The likely chain of events made sense, and it reassured her that she hadn't been seeing things. Someone had been in that gymnasium and did something that opened the sky to make a creature crawl out. Now all Sango had to do was figure out who and what. Sango opened the crumpled piece of paper. Written in tiny neat handwriting, were the words: 2nd Ave & 42nd Street.

Sango's eyes widened. It couldn't be a coincidence, could it? The address was across Manhattan. It was written on a piece of paper lying between the scorch mark and the exit, dropped as whomever it was fled the night before?

Sango picked up her pace out of the school grounds, and back toward the subway. Usually, she would run back to the precinct and alert them to the situation. But… not this time. Because Capt. Kaijinbō had told her that this thing that was happening was probably all in her head.

She wouldn't have any backup in this particular investigation.

Running directly to the next target would be rash, especially given what had tried to crawl out of the hole the first time. True, the people had run the moment they heard her voice, but that just meant they would probably be prepared the next time. And Sango was alone.

No.
Not until she had a better handle on what she was dealing with.
She needed to prepare for what came next.
It was time to put on her detective's hat and do the work.

When Sango arrived at her apartment, she pulled out her laptop and began searching. "Faceless man" mainly pulled up a lot of creepypasta bad photoshops and ghost stories; there was nothing about strange ringed black holes in the sky. She searched for whether there was some significance to 42nd and 2nd, and while it sat amongst the South American consulates and buildings, nothing stuck out.

No strange phenomena, no red flashes, nothing.

"At least they haven't struck… yet," Sango murmured to herself.

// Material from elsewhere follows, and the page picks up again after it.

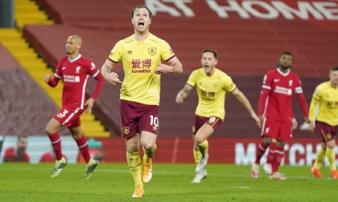 Liverpool thua sốc trên chấm phạt đền, 'tí hon' Burnley lập kỳ tích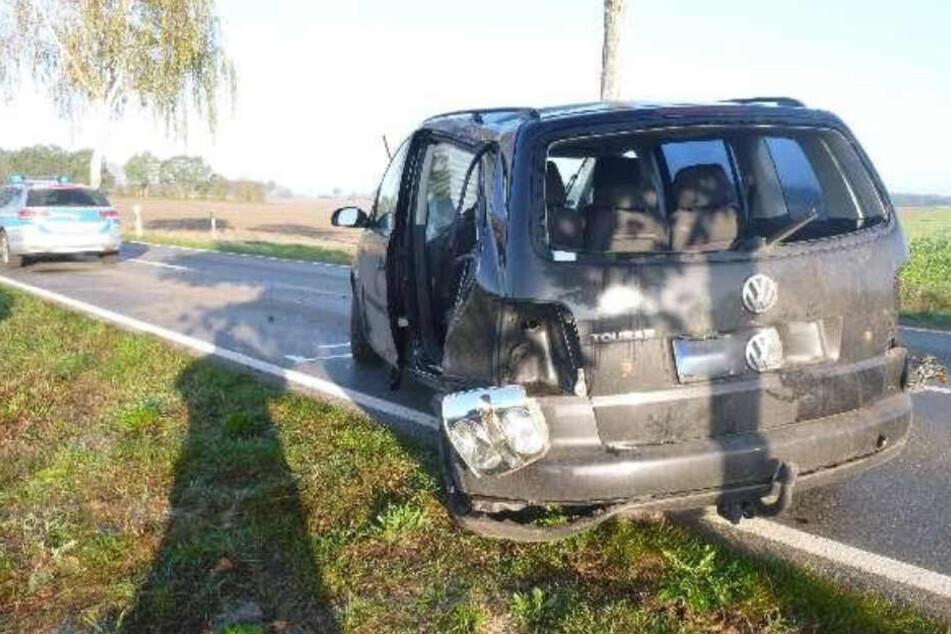 Die Unfallschäden sind am Auto deutlich sichtbar.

And at least that area was heavily trafficked and covered in security cameras. If they struck there, there would be videos of it.

Sango then typed "black hole ring of light New York" into Google, just in case. When the search result came back, Sango groaned. It was an article from Musashi World News: the "Aliens Ate My Baby" tabloid.

"Of course…" Sango grumbled, but when she saw the teaser that accompanied the article, she gasped.

The image was of a black hole in the sky, surrounded by a white ring. Just like the ring she saw over the school. "ARE DEMONS TRYING TO INFILTRATE NEW YORK CITY? Find out more below the cut!," the article read. Sango clicked, then opened the video. Some annoying tourist type was screaming, but Sango saw the neon white ring and the pitch black beyond it.

It was exactly the same as the school. Then, a small tuft of pink hair appeared and the video went blank.

"Holy shit," Sango murmured.

She would bet her house that that video was legit. Sango read the article… Strange phenomenon was seen around Times SquareCould it be that demons are trying to enter our realm through these portals?... The article claimed that the event had happened a few days ago. And... the article sounded legit and even researched.

Sango scoffed. Writers for Musashi World News were creative writers at best, and crackpots at worst. But… this… Kagome Higurashi seemed to have done a lot of legwork for a sham story. There was a little map of the witnesses to the event and where they were standing, triangulating it to 42nd St & 11th Ave.

"So… these are happening all around New York." Sango's eyes widened.

She could go back to Capt. Kaijinbō and show him this!
She could explain that share saw exactly the same thing!
And that she thought she knew the address of the next "portal!"

No.

The article would make it all worse. Musashi World News: even if Sango was certain that this was the one needle in a haystack true story in the tabloid, no one would believe her.

Sango sighed, then typed one more thing into google: the name Kagome Higurashi.

When she looked at the links and bios flooding her screen, her stomach dropped. Those results had made one thing become immensely clear: she needed to find Kagome Higurashi. And she needed to find her as soon as possible.